En ook afgelopen en uit Amsterdam, TegenBoschvanVreden met afsluiting van het seizoen; Heide Hinrichs (1976), Tatiana Macedo (1981), Aldwin van de Ven (1980). Drie kunstenaars waarvan het werk volgens het persbericht draait om “transformatie”. Of dat wel of niet zo is durf ik niet te zeggen. Wat wel opvalt is dat alle drie de kunstenaars een overduidelijk poëtische kant hebben in hun werk.
De werken van Aldwin van de Ven zijn erg divers en ook een enorm raadsel waar ze nu eigenlijk over gaan. Het schilderen van een inktvis is niet echt doorsnee te noemen, het schilderen van een abstract werk naast een opmerkelijk geschilderde schedel… Eigenlijk stelt het mij vooral voor veel raadsels over het beeld zelf. Waarom kijk ik hier in hemelsnaam naar een inktvis?! Gaat het over het schilderen van een beeld? Dat is misschien nog wel het meest plausibele verhaal, maar echt zeker weten doe ik het niet. Als Aldwin van de Ven zelf dit leest, mag hij zeker reageren.

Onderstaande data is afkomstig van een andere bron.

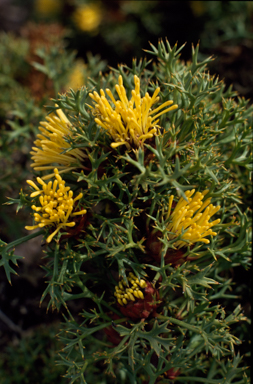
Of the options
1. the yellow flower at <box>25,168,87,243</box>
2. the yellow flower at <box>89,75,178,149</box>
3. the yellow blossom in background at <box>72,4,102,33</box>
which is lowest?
the yellow flower at <box>25,168,87,243</box>

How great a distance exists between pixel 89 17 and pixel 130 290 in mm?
2100

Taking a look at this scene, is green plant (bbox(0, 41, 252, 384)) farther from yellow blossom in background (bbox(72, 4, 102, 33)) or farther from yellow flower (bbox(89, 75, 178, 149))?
yellow blossom in background (bbox(72, 4, 102, 33))

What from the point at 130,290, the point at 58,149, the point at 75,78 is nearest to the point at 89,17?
the point at 75,78

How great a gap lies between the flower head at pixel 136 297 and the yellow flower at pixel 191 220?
143mm

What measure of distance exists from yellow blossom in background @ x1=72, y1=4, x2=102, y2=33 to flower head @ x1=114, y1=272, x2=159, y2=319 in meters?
2.02

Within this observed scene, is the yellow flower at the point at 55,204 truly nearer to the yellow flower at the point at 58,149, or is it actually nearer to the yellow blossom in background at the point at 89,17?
the yellow flower at the point at 58,149

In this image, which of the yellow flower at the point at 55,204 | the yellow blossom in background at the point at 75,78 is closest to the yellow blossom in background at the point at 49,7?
the yellow blossom in background at the point at 75,78

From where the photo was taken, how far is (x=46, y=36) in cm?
210

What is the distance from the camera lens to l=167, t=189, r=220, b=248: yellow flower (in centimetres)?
85

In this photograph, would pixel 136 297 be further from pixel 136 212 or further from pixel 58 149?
pixel 58 149

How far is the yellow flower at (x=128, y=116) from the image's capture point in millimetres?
823

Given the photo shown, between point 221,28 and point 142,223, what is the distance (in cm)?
167

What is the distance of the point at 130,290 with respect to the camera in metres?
0.88

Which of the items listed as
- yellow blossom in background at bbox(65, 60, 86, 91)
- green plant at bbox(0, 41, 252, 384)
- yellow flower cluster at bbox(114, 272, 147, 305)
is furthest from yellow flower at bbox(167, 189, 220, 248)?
yellow blossom in background at bbox(65, 60, 86, 91)
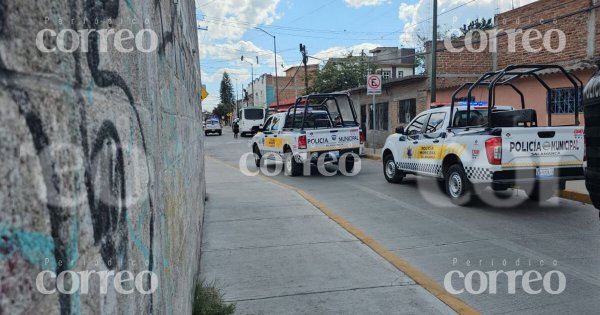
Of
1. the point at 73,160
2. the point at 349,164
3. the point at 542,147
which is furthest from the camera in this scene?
the point at 349,164

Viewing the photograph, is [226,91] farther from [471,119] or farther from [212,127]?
[471,119]

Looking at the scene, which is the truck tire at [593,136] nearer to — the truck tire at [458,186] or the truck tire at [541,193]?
the truck tire at [458,186]

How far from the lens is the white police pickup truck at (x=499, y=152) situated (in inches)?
283

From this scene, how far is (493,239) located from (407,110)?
48.7 feet

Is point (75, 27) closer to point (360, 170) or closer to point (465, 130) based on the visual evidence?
point (465, 130)

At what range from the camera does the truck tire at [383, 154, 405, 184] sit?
35.2ft

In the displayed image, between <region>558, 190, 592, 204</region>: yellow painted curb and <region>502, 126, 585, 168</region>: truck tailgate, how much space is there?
37.0 inches

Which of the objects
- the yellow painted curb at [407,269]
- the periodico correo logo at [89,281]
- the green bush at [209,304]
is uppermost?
the periodico correo logo at [89,281]

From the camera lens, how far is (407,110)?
20.2m

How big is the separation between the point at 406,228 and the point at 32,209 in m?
6.14

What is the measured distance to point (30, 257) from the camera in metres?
0.77

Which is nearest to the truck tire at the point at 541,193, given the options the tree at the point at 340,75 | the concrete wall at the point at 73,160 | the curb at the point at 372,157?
the concrete wall at the point at 73,160

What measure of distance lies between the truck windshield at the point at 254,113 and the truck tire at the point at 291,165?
1028 inches
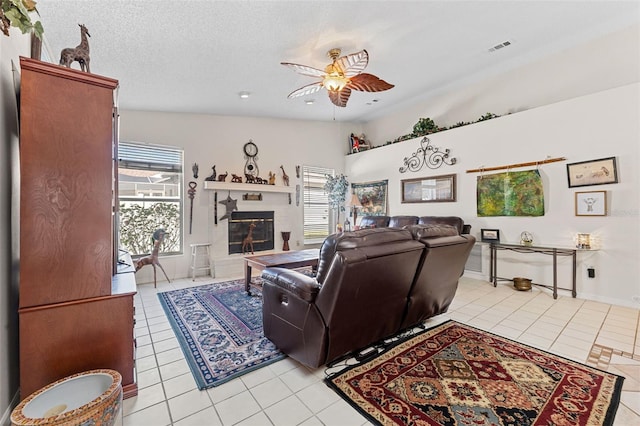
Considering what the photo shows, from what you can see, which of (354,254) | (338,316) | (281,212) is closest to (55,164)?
(354,254)

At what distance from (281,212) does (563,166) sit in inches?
195

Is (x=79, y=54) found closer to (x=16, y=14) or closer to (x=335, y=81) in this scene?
(x=16, y=14)

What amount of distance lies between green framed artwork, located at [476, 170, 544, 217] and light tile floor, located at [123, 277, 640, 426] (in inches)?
54.9

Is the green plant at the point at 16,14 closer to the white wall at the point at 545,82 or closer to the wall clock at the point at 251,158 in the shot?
the wall clock at the point at 251,158

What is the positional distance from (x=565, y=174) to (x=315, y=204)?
4721 millimetres

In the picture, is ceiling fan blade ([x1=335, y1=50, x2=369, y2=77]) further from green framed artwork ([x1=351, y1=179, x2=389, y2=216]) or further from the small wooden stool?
the small wooden stool

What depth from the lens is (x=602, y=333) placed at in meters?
2.71

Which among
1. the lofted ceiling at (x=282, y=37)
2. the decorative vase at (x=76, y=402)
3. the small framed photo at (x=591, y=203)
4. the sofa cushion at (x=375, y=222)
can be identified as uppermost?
the lofted ceiling at (x=282, y=37)

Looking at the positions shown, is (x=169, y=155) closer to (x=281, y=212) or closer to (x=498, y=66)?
(x=281, y=212)

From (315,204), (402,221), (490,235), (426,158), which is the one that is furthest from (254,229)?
(490,235)

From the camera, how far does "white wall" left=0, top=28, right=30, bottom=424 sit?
4.94ft

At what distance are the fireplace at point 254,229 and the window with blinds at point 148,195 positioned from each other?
3.10 ft

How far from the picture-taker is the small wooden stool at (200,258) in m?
5.00

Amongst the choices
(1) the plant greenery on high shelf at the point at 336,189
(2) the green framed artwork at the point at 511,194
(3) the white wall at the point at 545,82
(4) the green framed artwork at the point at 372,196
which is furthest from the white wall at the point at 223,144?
(2) the green framed artwork at the point at 511,194
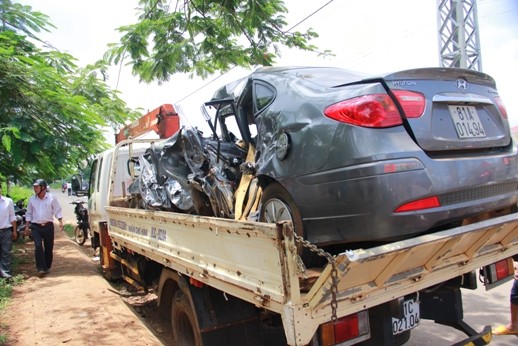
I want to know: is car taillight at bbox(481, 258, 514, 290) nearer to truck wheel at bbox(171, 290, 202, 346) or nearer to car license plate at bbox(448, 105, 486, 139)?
car license plate at bbox(448, 105, 486, 139)

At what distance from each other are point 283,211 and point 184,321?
1482 millimetres

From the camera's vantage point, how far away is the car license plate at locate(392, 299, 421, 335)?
2.54 meters

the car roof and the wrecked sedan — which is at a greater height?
the car roof

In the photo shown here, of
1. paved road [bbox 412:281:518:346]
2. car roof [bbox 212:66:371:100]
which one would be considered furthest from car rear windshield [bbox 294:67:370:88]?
paved road [bbox 412:281:518:346]

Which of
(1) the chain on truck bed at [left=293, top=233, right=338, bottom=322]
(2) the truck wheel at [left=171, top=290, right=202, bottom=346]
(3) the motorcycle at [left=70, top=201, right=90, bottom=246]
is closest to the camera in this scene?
(1) the chain on truck bed at [left=293, top=233, right=338, bottom=322]

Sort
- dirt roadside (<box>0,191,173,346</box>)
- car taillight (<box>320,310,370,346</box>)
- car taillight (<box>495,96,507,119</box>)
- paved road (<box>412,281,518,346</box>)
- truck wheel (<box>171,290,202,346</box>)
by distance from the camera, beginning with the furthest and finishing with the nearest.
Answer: dirt roadside (<box>0,191,173,346</box>), paved road (<box>412,281,518,346</box>), truck wheel (<box>171,290,202,346</box>), car taillight (<box>495,96,507,119</box>), car taillight (<box>320,310,370,346</box>)

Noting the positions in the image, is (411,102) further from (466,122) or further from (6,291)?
(6,291)

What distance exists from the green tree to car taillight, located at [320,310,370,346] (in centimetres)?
626

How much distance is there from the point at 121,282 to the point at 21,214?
263 inches

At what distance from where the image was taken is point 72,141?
783 centimetres

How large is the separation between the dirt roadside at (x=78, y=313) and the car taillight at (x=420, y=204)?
3.10m

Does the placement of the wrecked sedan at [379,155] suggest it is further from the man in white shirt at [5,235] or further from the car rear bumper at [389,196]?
the man in white shirt at [5,235]

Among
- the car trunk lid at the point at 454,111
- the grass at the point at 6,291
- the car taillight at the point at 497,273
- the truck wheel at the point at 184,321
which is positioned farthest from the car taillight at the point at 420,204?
the grass at the point at 6,291

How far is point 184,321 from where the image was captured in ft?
11.5
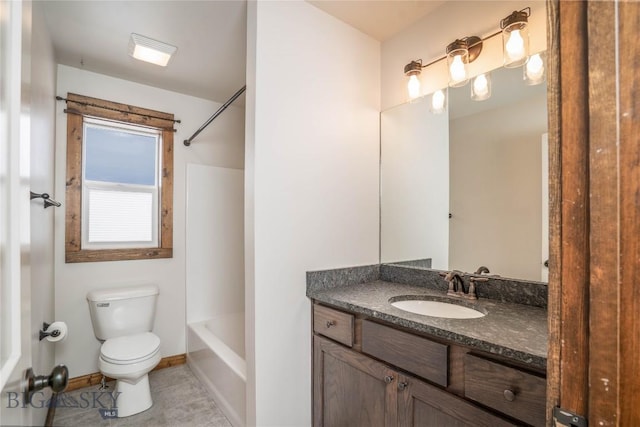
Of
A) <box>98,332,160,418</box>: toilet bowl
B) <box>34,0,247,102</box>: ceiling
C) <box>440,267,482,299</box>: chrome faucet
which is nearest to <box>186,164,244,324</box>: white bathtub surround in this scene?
<box>98,332,160,418</box>: toilet bowl

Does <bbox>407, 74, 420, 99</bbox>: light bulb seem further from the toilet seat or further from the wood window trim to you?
the toilet seat

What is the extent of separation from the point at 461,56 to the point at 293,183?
1.14m

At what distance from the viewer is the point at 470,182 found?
166cm

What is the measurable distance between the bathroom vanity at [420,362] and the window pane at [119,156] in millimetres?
1922

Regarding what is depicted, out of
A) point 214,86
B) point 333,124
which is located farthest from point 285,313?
point 214,86

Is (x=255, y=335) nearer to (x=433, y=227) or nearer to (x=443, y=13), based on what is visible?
(x=433, y=227)

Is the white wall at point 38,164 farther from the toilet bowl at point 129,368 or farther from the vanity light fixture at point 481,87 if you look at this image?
the vanity light fixture at point 481,87

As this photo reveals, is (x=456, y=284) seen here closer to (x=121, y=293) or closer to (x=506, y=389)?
(x=506, y=389)

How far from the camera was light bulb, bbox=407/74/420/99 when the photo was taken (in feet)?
6.03

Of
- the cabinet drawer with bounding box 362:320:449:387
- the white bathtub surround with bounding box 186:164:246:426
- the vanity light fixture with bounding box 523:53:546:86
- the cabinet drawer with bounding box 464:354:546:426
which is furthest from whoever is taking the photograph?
the white bathtub surround with bounding box 186:164:246:426

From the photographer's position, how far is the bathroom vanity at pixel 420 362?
3.07ft

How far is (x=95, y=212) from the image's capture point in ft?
7.89

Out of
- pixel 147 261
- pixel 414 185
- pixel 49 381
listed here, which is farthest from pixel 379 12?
pixel 147 261

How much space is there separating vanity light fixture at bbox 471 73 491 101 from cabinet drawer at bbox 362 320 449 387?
4.16 ft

Bij Heide Hinrichs is de transformatie in enkele gevallen heel letterlijk zichtbaar, de afgietsels in dit geval. Ook is er sprake van transformatie van de onderdelen die ze gebruikt in haar werk, ze combineert objecten die in principe totaal niets met elkaar te maken hebben, maar die vervolgens op een bepaalde manier iets met elkaar van doen krijgen. Dat levert poëtische beelden op die vooral veel vragen stellen over het object-zijn van dat object of die objecten. Waarom de combinatie eieren en een kartonnen doos?
Tatiana Macedo fotografeert gordijnen en wat daartussen zit, steeds hetzelfde maar steeds anders. Wat zijn de uitzonderingen op de regel en wat vertellen die? Wat een kleine ingreep kan doen in een beeld… Dat levert een serie prachtige beelden op. Daar valt verder niets op af te dingen.